Pedido A:
Responda às perguntas abaixo com base no texto sobre o PPA, marcando cada resposta com o mesmo número da pergunta.
(i) Segundo o trecho atribuído a Paulo (2014), como o PPA é comumente definido?
(ii) A partir de qual lei complementar se estabeleceu que a construção do PPA era obrigatória para estados e municípios?
(iii) Que percentual dos municípios brasileiros possui até 10 mil habitantes?

--------------------------------------------------

De fato, há quem afirme que ele não foi concebido para desempenhar esse papel, e na administração federal ainda há uma considerável resistência a sua efetiva incorporação. Como reflexo, sua tramitação no Congresso Nacional também não mobiliza parlamentares, que se limitam à discussão de itens reproduzidos no orçamento anual. Nesse contexto, o PPA é comumente definido como um documento burocrático e de pouca utilidade. (Paulo, 2014, p. 171).
Para Rezende (2011), o predomínio da compreensão do planejamento como peça relacionada ao período autoritário contribuiu para relegá-lo ao terreno do planejamento orçamentário durante o período que seguiu a redemocratização. Ademais, apesar de a Constituição de 1988 institucionalizar o PPA como peça de planejamento, foi somente a partir da Lei Complementar nº 101/2000 que ficou estabelecido o entendimento de que a construção do PPA era obrigatória tanto para os estados quanto para os municípios.
As limitações em termos de capacidades estatais também contribuiriam para as dificuldades em termos de elaboração e de execução dos PPAs. Tais restrições relacionar-se-iam com algumas questões. Além das consequências da trajetória histórica brasileira de concentração do planejamento no governo central, cabe ressaltar fatores relacionados às precariedades técnico-administrativas e financeiras dos municípios brasileiros, em especial daqueles de pequeno porte, sobretudo no tocante a recursos de capital para investimentos (Papi & Demarco, 2018).
Com relação à dimensão administrativa, recebe relevo a questão da profissionalização da burocracia. Como mostrado por Marenco et al. (2017), Marenco (2017) e Grin et al. (2018), a existência de uma burocracia profissional – com recrutamento meritocrático, estabilidade de carreira e com maiores níveis de escolaridade – impacta positivamente tanto a capacidade de formulação e implementação de políticas públicas quanto o desempenho fiscal dos municípios. Não obstante, Marenco & Strohschoen (2018) mostraram mais probabilidade de encontrarmos cargos de confiança de menor escolaridade e servidores não concursados e com ensino fundamental ou médio nos municípios de pequeno porte. Atualmente, 44% dos municípios brasileiros possuem até 10 mil habitantes, 68% com até 20 mil habitantes (IBGE, 2016), como mostra o Quadro 2.

--------------------------------------------------

Pedido B:
Reescreva os registros a partir da linha que contém "What distance from the viewer is the sparrow?" até o fim dos registros, incluindo as duas pontas. Troque "sparrow" por "finch" e deixe todo o restante inalterado.

--------------------------------------------------

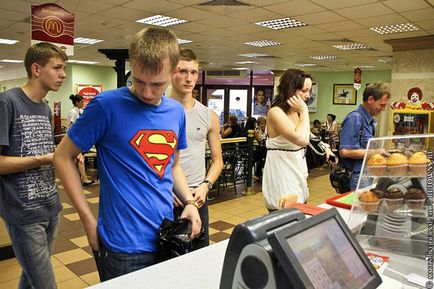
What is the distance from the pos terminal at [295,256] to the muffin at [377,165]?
675mm

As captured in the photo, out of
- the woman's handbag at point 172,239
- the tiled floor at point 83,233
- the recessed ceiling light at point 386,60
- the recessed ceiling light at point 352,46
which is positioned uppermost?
the recessed ceiling light at point 386,60

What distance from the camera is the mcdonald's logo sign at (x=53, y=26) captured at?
3.12 metres

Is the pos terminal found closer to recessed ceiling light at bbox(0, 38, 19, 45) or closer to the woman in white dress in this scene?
the woman in white dress

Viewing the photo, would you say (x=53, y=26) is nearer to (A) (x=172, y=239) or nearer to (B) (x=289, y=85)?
(B) (x=289, y=85)

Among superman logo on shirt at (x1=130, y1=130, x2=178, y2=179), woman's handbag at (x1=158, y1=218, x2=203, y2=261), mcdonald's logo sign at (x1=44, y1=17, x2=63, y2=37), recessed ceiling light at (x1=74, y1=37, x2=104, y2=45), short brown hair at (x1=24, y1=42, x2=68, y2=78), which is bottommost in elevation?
woman's handbag at (x1=158, y1=218, x2=203, y2=261)

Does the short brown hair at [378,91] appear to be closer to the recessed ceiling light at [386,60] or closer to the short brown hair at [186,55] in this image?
the short brown hair at [186,55]

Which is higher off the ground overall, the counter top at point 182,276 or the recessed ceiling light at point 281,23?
the recessed ceiling light at point 281,23

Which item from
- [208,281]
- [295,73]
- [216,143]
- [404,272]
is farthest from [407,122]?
[208,281]

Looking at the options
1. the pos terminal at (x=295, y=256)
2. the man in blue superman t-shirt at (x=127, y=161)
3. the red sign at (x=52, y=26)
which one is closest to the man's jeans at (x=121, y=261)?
the man in blue superman t-shirt at (x=127, y=161)

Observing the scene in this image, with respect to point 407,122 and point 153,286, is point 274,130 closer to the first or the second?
point 153,286

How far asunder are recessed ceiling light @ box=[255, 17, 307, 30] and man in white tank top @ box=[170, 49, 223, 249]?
487cm

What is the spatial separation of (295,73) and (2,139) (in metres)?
1.69

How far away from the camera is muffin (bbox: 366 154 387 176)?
1.46 meters

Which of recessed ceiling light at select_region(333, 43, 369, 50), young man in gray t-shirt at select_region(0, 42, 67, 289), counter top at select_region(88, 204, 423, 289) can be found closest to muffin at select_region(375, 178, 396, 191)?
counter top at select_region(88, 204, 423, 289)
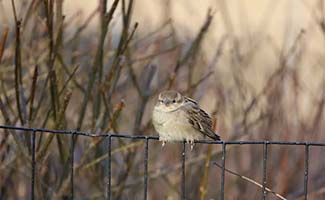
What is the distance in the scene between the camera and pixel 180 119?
11.7ft

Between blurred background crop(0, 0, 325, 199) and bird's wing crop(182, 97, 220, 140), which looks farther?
bird's wing crop(182, 97, 220, 140)

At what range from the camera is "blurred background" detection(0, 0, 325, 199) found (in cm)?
329

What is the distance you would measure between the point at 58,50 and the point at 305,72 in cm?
268

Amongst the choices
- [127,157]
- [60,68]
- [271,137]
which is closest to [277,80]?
[271,137]

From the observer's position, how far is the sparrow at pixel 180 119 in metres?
3.49

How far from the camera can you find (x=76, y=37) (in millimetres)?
3787

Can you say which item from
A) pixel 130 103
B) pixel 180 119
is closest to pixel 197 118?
pixel 180 119

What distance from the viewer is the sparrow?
3492 millimetres

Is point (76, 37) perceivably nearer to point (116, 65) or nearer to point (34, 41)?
point (34, 41)

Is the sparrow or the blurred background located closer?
the blurred background

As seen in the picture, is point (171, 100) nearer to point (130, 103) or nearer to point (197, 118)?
point (197, 118)

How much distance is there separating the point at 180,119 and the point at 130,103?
1.39 meters

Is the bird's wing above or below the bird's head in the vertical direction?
below

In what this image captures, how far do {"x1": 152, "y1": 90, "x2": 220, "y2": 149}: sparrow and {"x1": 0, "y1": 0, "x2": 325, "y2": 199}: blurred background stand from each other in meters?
0.09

--------------------------------------------------

Resposta A:
(i) Como um documento burocrático e de pouca utilidade.
(ii) A Lei Complementar nº 101/2000.
(iii) 44%.

Resposta B:
What distance from the viewer is the finch?
3492 millimetres

Is point (76, 37) perceivably nearer to point (116, 65) or nearer to point (34, 41)?
point (34, 41)

Is the finch or the blurred background located closer?
the blurred background

As seen in the picture, is point (171, 100) nearer to point (130, 103) or nearer to point (197, 118)?
point (197, 118)

How much distance is there separating the point at 180,119 and the point at 130,103?
1.39 meters

Is the bird's wing above or below the bird's head in the vertical direction?
below

In what this image captures, how far do {"x1": 152, "y1": 90, "x2": 220, "y2": 149}: finch and {"x1": 0, "y1": 0, "x2": 325, "y2": 199}: blurred background stand from each other in meters?
0.09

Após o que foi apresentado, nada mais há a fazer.